Permian IPO Scuttled; Other E&Ps Likely To Test Market

Southern Delaware producer Centennial Resource Development Inc. dipped its toe in the IPO pool June 22, becoming the first U.S. upstream company to do so in two years.

By July 7, the NGP Energy Capital-backed company apparently had a change of heart and fortunes. Riverstone Energy Ltd. and affiliates signed an agreement to acquire a majority stake in Centennial with an investment of $175 million.

But the ripple effect from Centennial’s bold move may prove to be a turning point for E&Ps in the best resource basins, despite low commodity prices.

Had the company gone ahead with its IPO, it would have been the first U.S. upstream E&P to test an initial offering since June 2014.

Centennial’s IPO was grounded in sound reasoning. Several Permian Basin players have enjoyed success with secondary offerings to fund (and overfund) transactions.

“We suggest that a combination of a relatively strong sale price along with the uncertainty of any public offering caused Centennial to sell rather than test the public route,” said Neal Dingmann, analyst at SunTrust Robinson Humphrey.

But analysts said that more companies will look toward alternatives besides asset sales to exit plays. An IPO can provide private equity-backed companies a way out and potentially command better returns than selling to a larger E&P.

Bill Marko, managing director of Jefferies LLC, said a number of Permian operators have been able to raise equity through secondary offerings despite lower oil prices in the past year or so.

Centennial’s IPO filing is the first of a handful that will likely come out of the Permian, he said.

“I guess they’re the first guys to put their tails in the water since the price went back up,” Marko told Oil and Gas Investor. “It demonstrates that the Permian has the best economics of any of the basins so guys there will probably be the first ones to come back to the market.”

Centennial’s properties consist of large, contiguous acreage blocks in Reeves, Ward and Pecos counties in Texas, in an area about 45 miles long by 20 miles wide.

The company’s portfolio includes 61 operated producing horizontal wells, and it has established commercial production in the Third Bone Spring Sandstone, Upper Wolfcamp A, Lower Wolfcamp B, Wolfcamp B and Wolfcamp C.

------

_Direction 1_.
Locate each line of the records below that contains the string "between", and copy those lines. Case counts.

(Items listed in a dataset)
------

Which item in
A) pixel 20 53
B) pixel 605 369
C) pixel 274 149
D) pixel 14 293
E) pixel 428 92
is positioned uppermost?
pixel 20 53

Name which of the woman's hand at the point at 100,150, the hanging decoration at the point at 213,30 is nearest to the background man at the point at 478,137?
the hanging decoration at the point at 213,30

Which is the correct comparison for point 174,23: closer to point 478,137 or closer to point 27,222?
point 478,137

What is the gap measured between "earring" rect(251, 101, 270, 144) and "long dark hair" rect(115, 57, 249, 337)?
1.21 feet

------

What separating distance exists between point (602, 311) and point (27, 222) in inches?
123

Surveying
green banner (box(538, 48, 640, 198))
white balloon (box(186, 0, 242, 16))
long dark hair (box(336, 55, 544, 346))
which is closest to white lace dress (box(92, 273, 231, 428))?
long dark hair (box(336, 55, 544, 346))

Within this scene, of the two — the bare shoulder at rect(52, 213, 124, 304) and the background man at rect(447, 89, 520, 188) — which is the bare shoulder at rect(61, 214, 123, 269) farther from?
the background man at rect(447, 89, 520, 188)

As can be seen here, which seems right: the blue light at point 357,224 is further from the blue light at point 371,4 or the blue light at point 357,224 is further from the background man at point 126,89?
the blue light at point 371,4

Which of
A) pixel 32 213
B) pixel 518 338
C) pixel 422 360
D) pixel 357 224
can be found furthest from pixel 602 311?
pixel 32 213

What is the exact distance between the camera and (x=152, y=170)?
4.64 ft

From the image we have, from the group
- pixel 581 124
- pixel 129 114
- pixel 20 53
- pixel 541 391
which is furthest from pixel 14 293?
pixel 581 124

------

_Direction 2_.
Translate this sentence from the Permian IPO article above into Spanish: "Centennial’s IPO was grounded in sound reasoning."

_Task solution 1_.
What is the gap measured between "earring" rect(251, 101, 270, 144) and "long dark hair" rect(115, 57, 249, 337)?
What separating distance exists between point (602, 311) and point (27, 222) in inches?
What is the exact distance between the camera and (x=152, y=170)?

_Task solution 2_.
La oferta pública inicial de Centennial se basó en un razonamiento sólido.